Even geographically, our two countries are so dramatically different. Bangladesh has a landmass of 150,000 sq km while Canada is over 67 times as large, almost 10 million sq km. Yet, population-wise, Canada has over 35 million people whereas Bangladesh has that PLUS 122 million more.

These differences seem vast but look a little closer. I see two nations rich in natural resources. Both were influenced in history and growth by the British. Both believe in the principles of freedom and equality.
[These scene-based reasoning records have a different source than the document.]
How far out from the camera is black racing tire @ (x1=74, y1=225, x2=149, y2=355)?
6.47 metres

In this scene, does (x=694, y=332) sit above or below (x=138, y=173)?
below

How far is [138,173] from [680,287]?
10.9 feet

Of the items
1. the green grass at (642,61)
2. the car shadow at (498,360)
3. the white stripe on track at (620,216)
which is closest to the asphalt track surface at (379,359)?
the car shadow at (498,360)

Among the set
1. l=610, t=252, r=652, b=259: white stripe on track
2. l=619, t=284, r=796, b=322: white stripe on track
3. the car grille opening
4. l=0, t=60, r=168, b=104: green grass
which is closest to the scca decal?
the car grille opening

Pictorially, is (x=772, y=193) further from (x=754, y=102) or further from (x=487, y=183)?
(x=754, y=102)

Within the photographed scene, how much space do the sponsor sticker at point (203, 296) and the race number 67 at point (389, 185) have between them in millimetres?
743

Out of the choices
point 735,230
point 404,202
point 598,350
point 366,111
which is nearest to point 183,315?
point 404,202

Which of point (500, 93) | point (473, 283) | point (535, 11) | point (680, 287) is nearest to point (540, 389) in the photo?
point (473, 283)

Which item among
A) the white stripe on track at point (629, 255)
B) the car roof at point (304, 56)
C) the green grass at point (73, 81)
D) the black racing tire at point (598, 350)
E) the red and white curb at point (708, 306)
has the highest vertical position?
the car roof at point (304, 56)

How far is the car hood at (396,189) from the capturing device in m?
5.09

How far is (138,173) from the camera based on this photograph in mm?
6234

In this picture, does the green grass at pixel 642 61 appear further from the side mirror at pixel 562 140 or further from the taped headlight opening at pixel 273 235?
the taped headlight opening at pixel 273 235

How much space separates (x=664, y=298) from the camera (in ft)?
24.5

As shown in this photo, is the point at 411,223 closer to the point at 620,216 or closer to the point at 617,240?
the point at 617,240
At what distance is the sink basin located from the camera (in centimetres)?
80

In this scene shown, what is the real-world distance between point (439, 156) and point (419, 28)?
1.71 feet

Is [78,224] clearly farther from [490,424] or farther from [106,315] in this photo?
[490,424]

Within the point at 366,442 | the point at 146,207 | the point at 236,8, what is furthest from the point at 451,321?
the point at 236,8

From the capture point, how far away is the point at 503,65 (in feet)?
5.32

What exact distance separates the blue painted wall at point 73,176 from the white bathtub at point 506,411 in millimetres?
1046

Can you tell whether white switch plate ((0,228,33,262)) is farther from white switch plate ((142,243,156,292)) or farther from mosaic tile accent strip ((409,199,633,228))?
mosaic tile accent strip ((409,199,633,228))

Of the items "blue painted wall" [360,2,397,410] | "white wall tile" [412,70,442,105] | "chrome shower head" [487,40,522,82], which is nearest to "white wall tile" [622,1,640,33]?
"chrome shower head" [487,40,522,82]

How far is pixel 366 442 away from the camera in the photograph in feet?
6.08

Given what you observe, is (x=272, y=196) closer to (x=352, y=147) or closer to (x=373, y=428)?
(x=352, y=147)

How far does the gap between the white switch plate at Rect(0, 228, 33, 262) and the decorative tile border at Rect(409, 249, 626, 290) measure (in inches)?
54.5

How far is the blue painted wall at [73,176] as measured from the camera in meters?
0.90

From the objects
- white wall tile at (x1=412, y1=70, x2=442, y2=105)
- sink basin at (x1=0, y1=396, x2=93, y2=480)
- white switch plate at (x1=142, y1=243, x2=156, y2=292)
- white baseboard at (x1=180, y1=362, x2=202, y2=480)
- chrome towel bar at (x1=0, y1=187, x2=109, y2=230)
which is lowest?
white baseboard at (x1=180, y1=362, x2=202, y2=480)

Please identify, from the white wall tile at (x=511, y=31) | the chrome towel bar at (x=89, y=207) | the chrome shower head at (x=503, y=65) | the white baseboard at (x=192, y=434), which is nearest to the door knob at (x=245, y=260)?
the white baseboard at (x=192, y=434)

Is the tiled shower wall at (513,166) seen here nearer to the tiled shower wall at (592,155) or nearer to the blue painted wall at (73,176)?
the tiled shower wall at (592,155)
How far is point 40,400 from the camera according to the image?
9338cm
Both countries possess a strong sense of family, community and a profound understanding of place. We are two countries of enlightenment and progress. The world needs more of that right now.

Our differences may be real, but they are superficial. Our similarities are much deeper and more meaningful. We are both bound by hope and united by a tenacious determination to make a difference for marginalized people here and around the world.

No matter the distance. No matter the time zone. There is a universality to what we believe in and it makes the world a smaller place by highlighting these important connections. I’m not a statistician but the odds fascinate me. As in, what are the odds that Zhadida and I would even meet? That we would share these common goals and want the same things? That we would both believe that dreamers make the best doers?

Yes, the connection is as real as it is strong. If a pavement dweller on the streets of Dhaka is hungry, we are all hungry. If a mother cries for the loss of a child after labour, we all hurt.

The ripple effect of the efforts made here extends beyond the walls of any building, and beyond the borders of any city or country.  

I believe that as our organizations continue to grow and work together, SAJIDA and Team Broken Earth will make a difference. We will help ensure safer maternal and fetal medical practices. We will continue our outreach to the marginalized and forgotten. We will be the true believers. Some may call that being naïve. But they haven’t gone where we have gone. They haven’t seen what we see. They think the problem is too big to conquer. The distance too great to cross. But we see it differently.

I know the results will be felt immediately on the streets and communities, in the homes and huts across Bangladesh. Because what brought us here is what will move us forward. It’s hope. Hope knows no border. It’s not restricted by size or time. Hope feeds on the energy we create, the effort we give. It’s the loudest voice we can speak in. It’s the best medicine we can make.